The combined BN for terminal branches (Fig. 3c) shows that the determinants’ distributions varied between the human and mouse data sets, as there were arcs from the species node to both branch_order and distance. Indeed, there were proportionally more order 4 and 5 terminal branches in the mouse data set (68%) than in the human one (52%), which was likely an artifact of incomplete reconstruction rather than an actual difference in branching orders between the two species (“Data”’ section). On the other hand, a KW test found no difference (p-value of 0.26) in distance between the species. However, as Fig. 3c implies (both species and branch_order and parents of distance in the BN), we confirmed that human branches were located further away from the soma than mouse ones of the same order (Fig. 4b). This difference between species was obfuscated marginally by the higher proportion of high order branches in the mouse data set and was thus undetected by the KW test.

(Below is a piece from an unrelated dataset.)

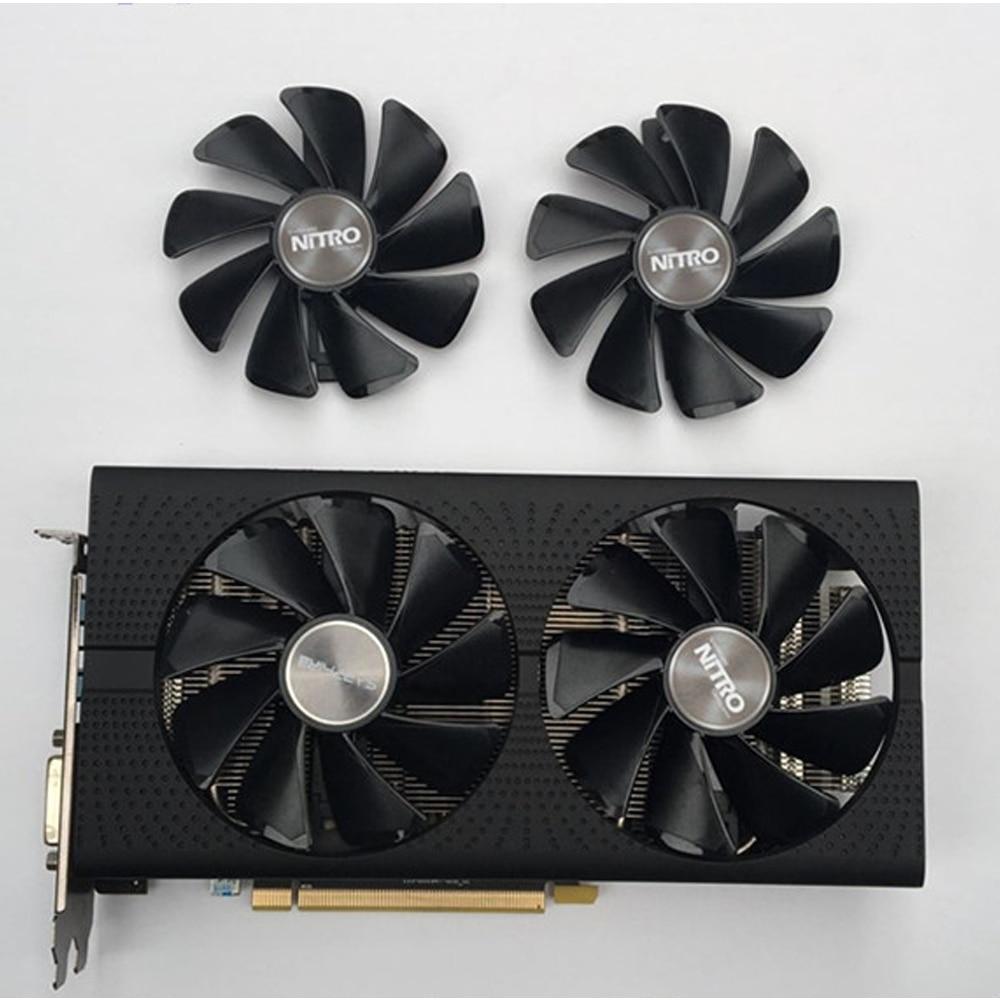 SAPPHIRE AMD Radeon NITRO+/PULSE RX580 Graphics Card Cooling Fan RX470 RX570 RX480 RX580 RX590 4G/8G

The combined BN for terminal branches also shows that the distributions of all morphometrics differed between species. In particular, human terminal branches were less tortuous (Fig. 4a) and tapered more than mouse terminal branches (Fig. S5 in the Supplementary Information); as reported by the previous study, they were also thicker and longer. Figure 3c also shows that these differences were not only due to differences in determinants between the two samples (e.g., proportionally more high order branches in the mouse), because the species node was not independent of any morphometric given any the determinants. Except for taper, these differences could also not be explained in terms of other morphometrics. For example, the lower tortuosity of human terminal branches was unrelated to their higher length, as tortuosity was independent of length given distance in the combined BN. These were, therefore, intrinsic differences between human and mouse terminal branches. The difference in taper, on the other hand, was not necessarily intrinsic, as taper was independent of the species node conditional on length. Namely, it may be that human neurons’ branches tapered more because they were longer. This positive correlation between length and taper was just below significance when considering human neurons alone and thus an arc between length and taper is missing in Fig. 3a, and just above significance when combining branches from the two species.

The difference in diameter was in fact unrelated to differences in the determinants, as diameter was independent of all other variables given species. The differences in length and tortuosity , on the other hand, could not be explained in terms of intrinsic inter-species differences alone, because length and tortuosity were not independent of the determinants given species (distance and species were parents of both tortuosity and length). Nonetheless, we found that the inter-species ratios of mean length and tortuosity were roughly constant across branch orders.

Figure 3
figure 3

Bayesian networks learned from the terminal branches of human neurons (a), mouse neurons (b), and neurons of both species (c). Proximity between two nodes of a graph is unrelated to the strength of their correlation. The nodes of the morphological determinants are shaded in grey with red borders. An arc between two morphological determinants is depicted in red; an arc between a determinant and a morphometric in black. (d) Scatter plots depicting the conditional distribution of length on distance, for the human (left) and for the mouse (right). The linear regression line shows the mean of the fitted conditional distribution of length as a function of distance, with its formula given in the top part of the panel, with y standing for length and x for distance. The band shows a 95% confidence interval around the mean.

Figure 4
figure 4

Differences in magnitude of tortuosity (a) and distance (b) of terminal branches between the species. Human terminal branches were less tortuous than mouse terminal branches (KW p-value \(< 0.0001\) for tortuosity). Marginally, they were not located further away from the soma than mouse ones (p-value 0.26 for distance) yet, for branch orders 2, 3 and 5, they were (p-values 0.0096, 0.0091, 0.0897, and 0.0398 for distance at branch orders 2, 3, 4, and 5, respectively).

Non-terminal branches

The human BN (Fig. 5a) and the mouse BN (Fig. 5b) uncovered a number of conditional independencies among the variables. In the mouse BN, for example, all morphometrics except for taper were independent of the determinants—branch_order and distance—given diameter. This suggests a simple ‘localized’ model of morphology that depends on the determinants only through the diameter; see “Discussion” section below. Branch taper varied with branch_order but, given branch_order, it was independent of all variables in both BNs.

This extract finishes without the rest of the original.